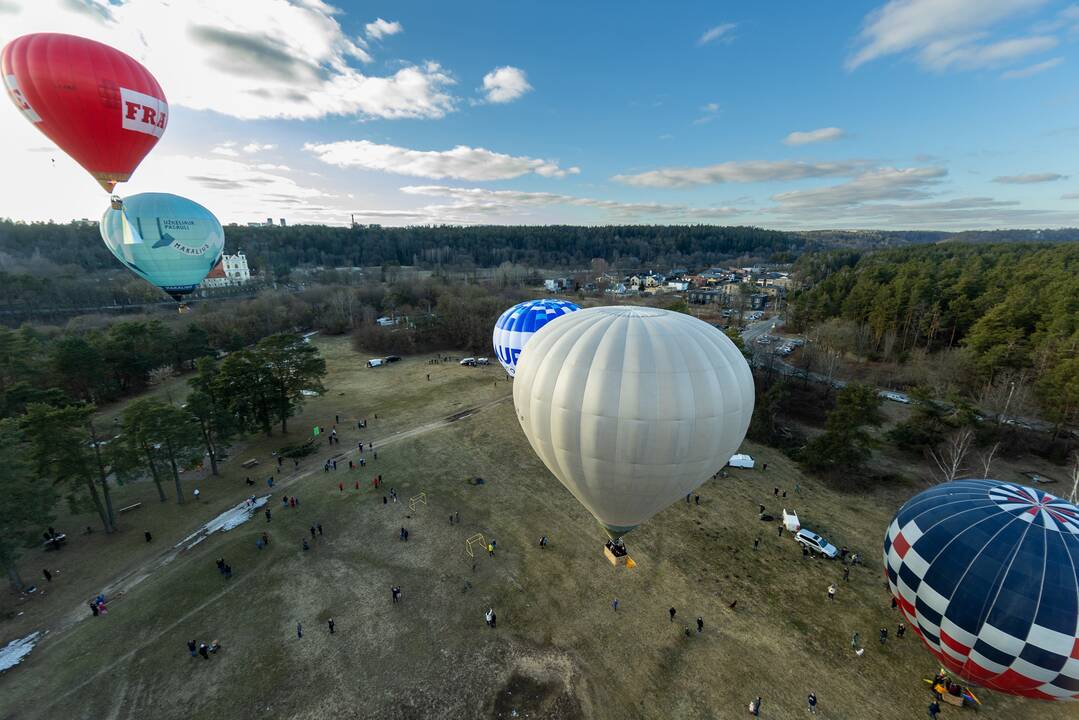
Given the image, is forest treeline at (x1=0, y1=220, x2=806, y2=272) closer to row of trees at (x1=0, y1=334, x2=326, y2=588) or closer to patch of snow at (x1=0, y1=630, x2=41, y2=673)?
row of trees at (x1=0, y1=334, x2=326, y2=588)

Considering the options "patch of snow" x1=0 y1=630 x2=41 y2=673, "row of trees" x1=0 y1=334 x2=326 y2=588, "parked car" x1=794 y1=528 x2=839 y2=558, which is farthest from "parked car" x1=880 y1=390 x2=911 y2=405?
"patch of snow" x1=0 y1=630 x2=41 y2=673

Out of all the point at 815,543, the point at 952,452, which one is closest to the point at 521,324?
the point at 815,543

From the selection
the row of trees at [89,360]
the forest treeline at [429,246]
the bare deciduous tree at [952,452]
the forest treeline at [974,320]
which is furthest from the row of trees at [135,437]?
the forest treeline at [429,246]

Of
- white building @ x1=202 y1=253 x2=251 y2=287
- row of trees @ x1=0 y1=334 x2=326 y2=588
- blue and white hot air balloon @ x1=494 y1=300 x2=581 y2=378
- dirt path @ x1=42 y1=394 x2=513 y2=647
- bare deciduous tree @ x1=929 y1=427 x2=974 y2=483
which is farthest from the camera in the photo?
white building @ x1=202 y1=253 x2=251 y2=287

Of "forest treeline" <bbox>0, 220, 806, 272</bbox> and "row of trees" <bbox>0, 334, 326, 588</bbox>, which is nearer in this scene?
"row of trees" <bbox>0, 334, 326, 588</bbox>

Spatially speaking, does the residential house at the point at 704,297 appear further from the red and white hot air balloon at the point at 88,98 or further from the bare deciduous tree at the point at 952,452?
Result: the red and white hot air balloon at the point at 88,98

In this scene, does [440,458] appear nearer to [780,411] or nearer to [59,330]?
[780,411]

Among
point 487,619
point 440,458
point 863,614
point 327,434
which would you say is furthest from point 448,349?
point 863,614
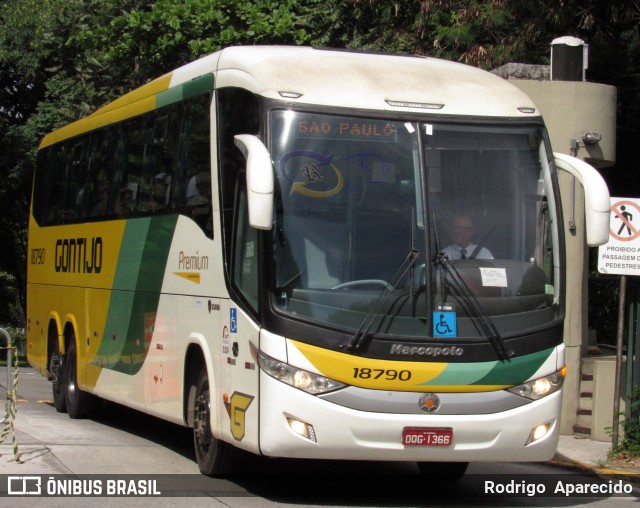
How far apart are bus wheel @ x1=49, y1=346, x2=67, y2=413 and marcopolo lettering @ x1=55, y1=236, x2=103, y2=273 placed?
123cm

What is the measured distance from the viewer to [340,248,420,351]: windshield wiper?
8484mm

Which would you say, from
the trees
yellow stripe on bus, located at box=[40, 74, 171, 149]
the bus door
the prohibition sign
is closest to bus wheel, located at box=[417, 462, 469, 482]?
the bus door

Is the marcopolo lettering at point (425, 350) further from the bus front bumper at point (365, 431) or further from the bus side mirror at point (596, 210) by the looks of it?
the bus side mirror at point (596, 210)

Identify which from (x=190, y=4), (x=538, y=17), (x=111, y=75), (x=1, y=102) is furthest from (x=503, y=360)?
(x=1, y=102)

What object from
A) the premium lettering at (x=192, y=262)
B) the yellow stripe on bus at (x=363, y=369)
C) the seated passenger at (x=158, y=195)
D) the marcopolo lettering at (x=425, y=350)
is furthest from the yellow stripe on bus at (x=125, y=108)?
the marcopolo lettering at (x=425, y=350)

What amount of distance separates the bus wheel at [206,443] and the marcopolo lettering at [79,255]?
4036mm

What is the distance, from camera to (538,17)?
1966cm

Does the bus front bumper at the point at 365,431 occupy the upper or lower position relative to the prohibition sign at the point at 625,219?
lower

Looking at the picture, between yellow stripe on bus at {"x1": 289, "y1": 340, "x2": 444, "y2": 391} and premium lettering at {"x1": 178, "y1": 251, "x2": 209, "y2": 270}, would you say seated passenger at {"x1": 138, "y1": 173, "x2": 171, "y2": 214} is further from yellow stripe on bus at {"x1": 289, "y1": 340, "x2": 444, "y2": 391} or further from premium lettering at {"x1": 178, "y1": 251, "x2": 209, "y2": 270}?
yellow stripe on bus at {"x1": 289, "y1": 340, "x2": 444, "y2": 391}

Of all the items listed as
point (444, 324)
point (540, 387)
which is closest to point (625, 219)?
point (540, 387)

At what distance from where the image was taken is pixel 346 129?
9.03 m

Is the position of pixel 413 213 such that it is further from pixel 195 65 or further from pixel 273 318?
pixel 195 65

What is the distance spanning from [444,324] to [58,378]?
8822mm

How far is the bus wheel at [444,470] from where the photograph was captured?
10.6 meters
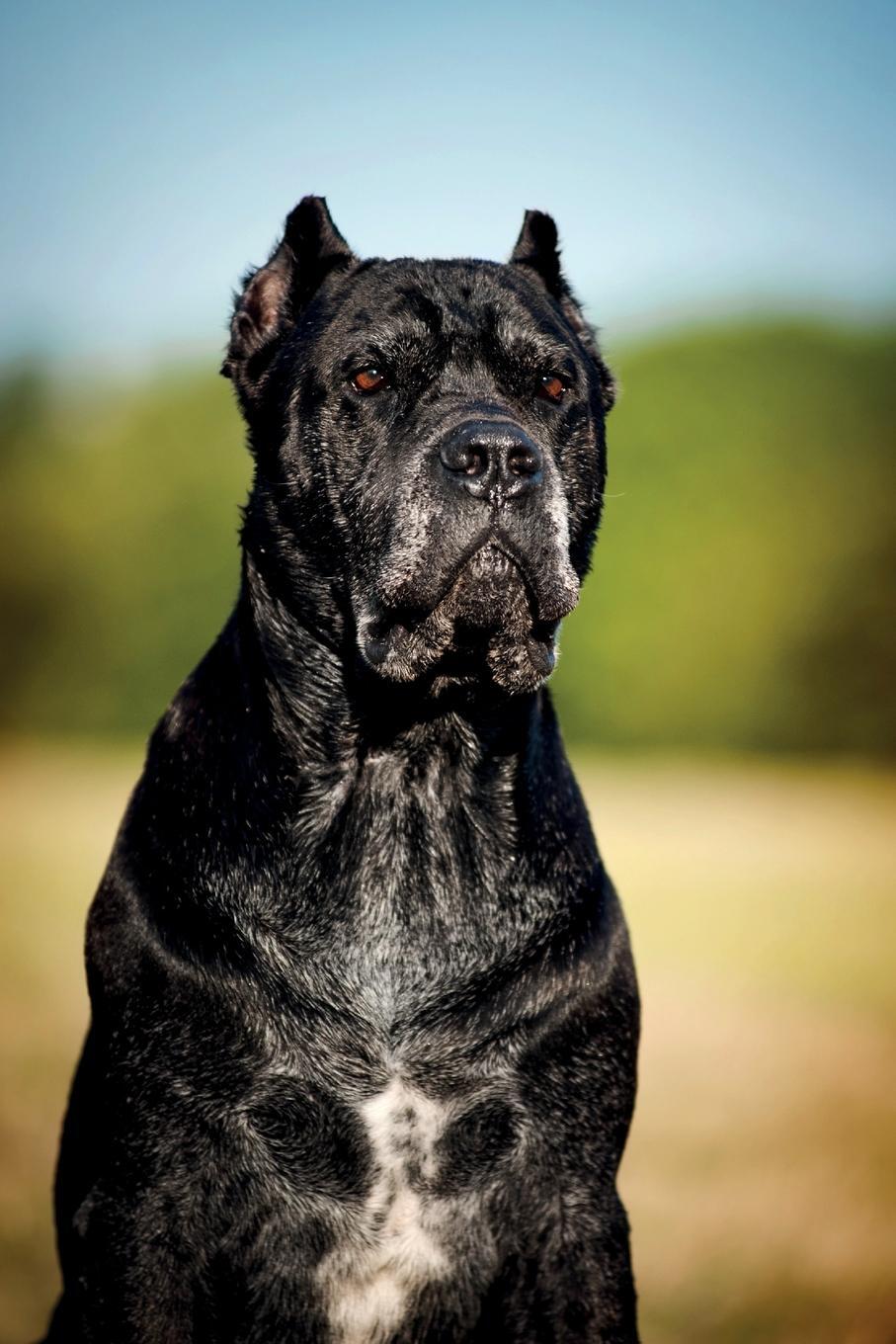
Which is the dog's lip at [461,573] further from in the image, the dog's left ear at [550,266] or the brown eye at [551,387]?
===============
_What to work on_. Restate the listing above word for word, and skip the pictures.

_Exercise solution_.
Given the image, is forest treeline at (x1=0, y1=220, x2=806, y2=272) closer to row of trees at (x1=0, y1=334, x2=326, y2=588) or closer to patch of snow at (x1=0, y1=630, x2=41, y2=673)?
row of trees at (x1=0, y1=334, x2=326, y2=588)

Considering the options "patch of snow" x1=0 y1=630 x2=41 y2=673, "row of trees" x1=0 y1=334 x2=326 y2=588, "parked car" x1=794 y1=528 x2=839 y2=558, which is farthest from "parked car" x1=880 y1=390 x2=911 y2=405?
"patch of snow" x1=0 y1=630 x2=41 y2=673

Out of all the point at 815,543, the point at 952,452, which one is closest to the point at 521,324?
the point at 815,543

From the selection
the row of trees at [89,360]
the forest treeline at [429,246]
the bare deciduous tree at [952,452]
the forest treeline at [974,320]
which is furthest from the row of trees at [135,437]?
the forest treeline at [429,246]

Of
- white building @ x1=202 y1=253 x2=251 y2=287
- row of trees @ x1=0 y1=334 x2=326 y2=588
- blue and white hot air balloon @ x1=494 y1=300 x2=581 y2=378
- dirt path @ x1=42 y1=394 x2=513 y2=647
- bare deciduous tree @ x1=929 y1=427 x2=974 y2=483
which is farthest from the camera in the photo?
white building @ x1=202 y1=253 x2=251 y2=287

Of "forest treeline" <bbox>0, 220, 806, 272</bbox> and "row of trees" <bbox>0, 334, 326, 588</bbox>, which is nearer in this scene?
"row of trees" <bbox>0, 334, 326, 588</bbox>

Spatially speaking, does the residential house at the point at 704,297 appear further from the red and white hot air balloon at the point at 88,98 or further from the bare deciduous tree at the point at 952,452?
Result: the red and white hot air balloon at the point at 88,98

In this scene, does [440,458] appear nearer to [780,411] or nearer to [59,330]?
[780,411]

Among
point 487,619
point 440,458
point 863,614
point 327,434
which would you say is furthest from point 448,349?
point 863,614
How far apart are bus wheel @ x1=49, y1=346, x2=67, y2=413 and marcopolo lettering @ x1=55, y1=236, x2=103, y2=273 placed?
123cm

What is the measured distance from the viewer to [340,248,420,351]: windshield wiper?
8484mm

Which would you say, from
the trees
yellow stripe on bus, located at box=[40, 74, 171, 149]
the bus door
the prohibition sign
is closest to bus wheel, located at box=[417, 462, 469, 482]?
the bus door

Is the marcopolo lettering at point (425, 350) further from the bus front bumper at point (365, 431) or further from the bus side mirror at point (596, 210) by the looks of it?
the bus side mirror at point (596, 210)

Identify which from (x=190, y=4), (x=538, y=17), (x=111, y=75), (x=1, y=102) is furthest from (x=503, y=360)?
(x=1, y=102)

What object from
A) the premium lettering at (x=192, y=262)
B) the yellow stripe on bus at (x=363, y=369)
C) the seated passenger at (x=158, y=195)
D) the marcopolo lettering at (x=425, y=350)
is furthest from the yellow stripe on bus at (x=125, y=108)?
the marcopolo lettering at (x=425, y=350)

What amount of distance separates the bus wheel at [206,443] and the marcopolo lettering at [79,255]?
4036mm

What is the distance, from camera to (538,17)?
1966cm

Does the bus front bumper at the point at 365,431 occupy the upper or lower position relative to the prohibition sign at the point at 625,219?
lower

Looking at the picture, between yellow stripe on bus at {"x1": 289, "y1": 340, "x2": 444, "y2": 391} and premium lettering at {"x1": 178, "y1": 251, "x2": 209, "y2": 270}, would you say seated passenger at {"x1": 138, "y1": 173, "x2": 171, "y2": 214} is further from yellow stripe on bus at {"x1": 289, "y1": 340, "x2": 444, "y2": 391} or further from premium lettering at {"x1": 178, "y1": 251, "x2": 209, "y2": 270}?
yellow stripe on bus at {"x1": 289, "y1": 340, "x2": 444, "y2": 391}

Of all the items listed as
point (444, 324)
point (540, 387)
which is closest to point (625, 219)?
point (540, 387)

At what distance from where the image was taken is pixel 346 129?
9.03 m

Is the position of pixel 413 213 such that it is further from pixel 195 65 or further from pixel 273 318?
pixel 195 65

What is the distance spanning from [444,324] to [58,378]?
8822mm

How far is the bus wheel at [444,470] from where the photograph was captured?
10.6 meters
Which is the dog's lip at [461,573] further from in the image, the dog's left ear at [550,266] or the brown eye at [551,387]?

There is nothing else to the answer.